During the 16th and 17th centuries, Van was ruled by the Ottoman Empire. The Ottoman Empire was known for its policy of millet, which recognized different religious and ethnic groups as distinct communities with their own laws and customs. The Armenians of Van were granted a degree of autonomy under this system, and they played an important role in the economic and cultural life of the city.

In the late 19th century, the Ottoman Empire began to experience a period of decline and instability. During this time, tensions between the Armenian and Turkish communities in Van began to escalate. In 1895, Ottoman authorities massacred thousands of Armenians in the region, sparking widespread protests and condemnation from the international community.

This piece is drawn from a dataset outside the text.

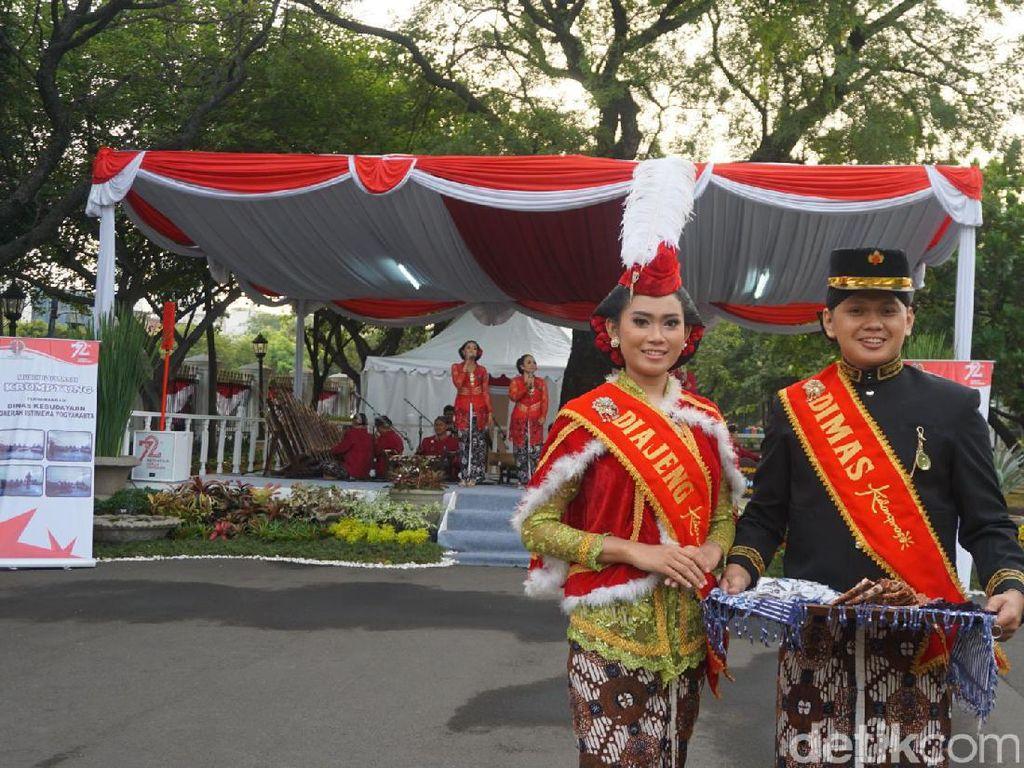 Kali ini yang berkesempatan menyambut tamu di Istana adalah Srawung Krumpyung dari Dinas Kebudayaan DIY. Mereka sudah menyiapkan alat-alat di panggung sejak tadi malam. Foto: Bagus Prihantoro Nugroho-detikcom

In 1915, the Ottoman Empire launched a systematic campaign of violence and displacement against its Armenian population. This campaign, which is known as the Armenian Genocide, resulted in the deaths of an estimated 1.5 million Armenians. Many of the Armenians of Van were among the victims of this campaign.

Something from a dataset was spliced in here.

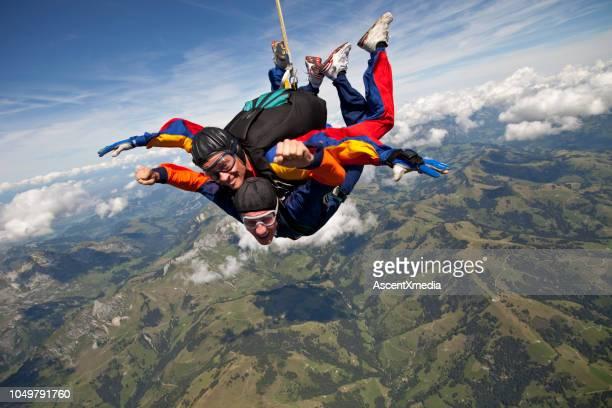 タンデム スカイダイバー山上空の高尚なを介して突入します。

Following the end of World War I, the Treaty of Sèvres granted the Armenians a degree of autonomy in the region of Van. However, this autonomy was short-lived, as the Treaty of Lausanne, which was signed in 1923, abolished the Armenian autonomy and established the modern borders of Turkey.

==Dialect==

The Van dialect is a dialect belonging to the two-level vowel-less group of the Armenian branch. It was spoken on the eastern side of Lake Van, with the centre being the city of Van. The Van dialect was also spoken in small pockets next to Lake Sevan, particularly the town of Vardenis, which was the result of emigration after the Russo-Turkish War (1828–1829).